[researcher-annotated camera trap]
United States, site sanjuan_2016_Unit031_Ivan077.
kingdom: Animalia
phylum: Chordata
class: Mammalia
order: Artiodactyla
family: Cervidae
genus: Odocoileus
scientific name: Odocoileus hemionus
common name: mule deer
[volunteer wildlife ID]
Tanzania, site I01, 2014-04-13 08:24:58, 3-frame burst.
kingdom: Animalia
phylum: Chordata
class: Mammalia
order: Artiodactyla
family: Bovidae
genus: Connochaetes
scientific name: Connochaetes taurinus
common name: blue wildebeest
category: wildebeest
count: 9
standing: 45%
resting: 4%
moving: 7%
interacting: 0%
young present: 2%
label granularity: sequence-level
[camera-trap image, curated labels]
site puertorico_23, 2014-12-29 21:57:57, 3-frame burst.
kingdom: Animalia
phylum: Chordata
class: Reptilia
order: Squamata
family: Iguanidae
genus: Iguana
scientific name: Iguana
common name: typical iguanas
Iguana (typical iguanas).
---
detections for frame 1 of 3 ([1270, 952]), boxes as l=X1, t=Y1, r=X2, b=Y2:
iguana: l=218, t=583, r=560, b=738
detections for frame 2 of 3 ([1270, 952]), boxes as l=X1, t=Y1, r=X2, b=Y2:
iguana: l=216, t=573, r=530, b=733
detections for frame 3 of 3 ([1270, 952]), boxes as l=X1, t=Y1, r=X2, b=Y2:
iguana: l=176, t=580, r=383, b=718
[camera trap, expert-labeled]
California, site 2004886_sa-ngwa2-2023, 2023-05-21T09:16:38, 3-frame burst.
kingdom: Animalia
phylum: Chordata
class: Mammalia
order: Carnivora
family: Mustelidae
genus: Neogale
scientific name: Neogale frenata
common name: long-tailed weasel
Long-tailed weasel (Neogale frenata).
++++++
### [Work to complete]
A complete, exact copy of the material is the expected answer.

### [Task output]
[researcher-annotated camera trap]
United States, site sanjuan_2016_Unit031_Ivan077.
kingdom: Animalia
phylum: Chordata
class: Mammalia
order: Artiodactyla
family: Cervidae
genus: Odocoileus
scientific name: Odocoileus hemionus
common name: mule deer
[volunteer wildlife ID]
Tanzania, site I01, 2014-04-13 08:24:58, 3-frame burst.
kingdom: Animalia
phylum: Chordata
class: Mammalia
order: Artiodactyla
family: Bovidae
genus: Connochaetes
scientific name: Connochaetes taurinus
common name: blue wildebeest
category: wildebeest
count: 9
standing: 45%
resting: 4%
moving: 7%
interacting: 0%
young present: 2%
label granularity: sequence-level
[camera-trap image, curated labels]
site puertorico_23, 2014-12-29 21:57:57, 3-frame burst.
kingdom: Animalia
phylum: Chordata
class: Reptilia
order: Squamata
family: Iguanidae
genus: Iguana
scientific name: Iguana
common name: typical iguanas
Iguana (typical iguanas).
---
detections for frame 1 of 3 ([1270, 952]), boxes as l=X1, t=Y1, r=X2, b=Y2:
iguana: l=218, t=583, r=560, b=738
detections for frame 2 of 3 ([1270, 952]), boxes as l=X1, t=Y1, r=X2, b=Y2:
iguana: l=216, t=573, r=530, b=733
detections for frame 3 of 3 ([1270, 952]), boxes as l=X1, t=Y1, r=X2, b=Y2:
iguana: l=176, t=580, r=383, b=718
[camera trap, expert-labeled]
California, site 2004886_sa-ngwa2-2023, 2023-05-21T09:16:38, 3-frame burst.
kingdom: Animalia
phylum: Chordata
class: Mammalia
order: Carnivora
family: Mustelidae
genus: Neogale
scientific name: Neogale frenata
common name: long-tailed weasel
Long-tailed weasel (Neogale frenata).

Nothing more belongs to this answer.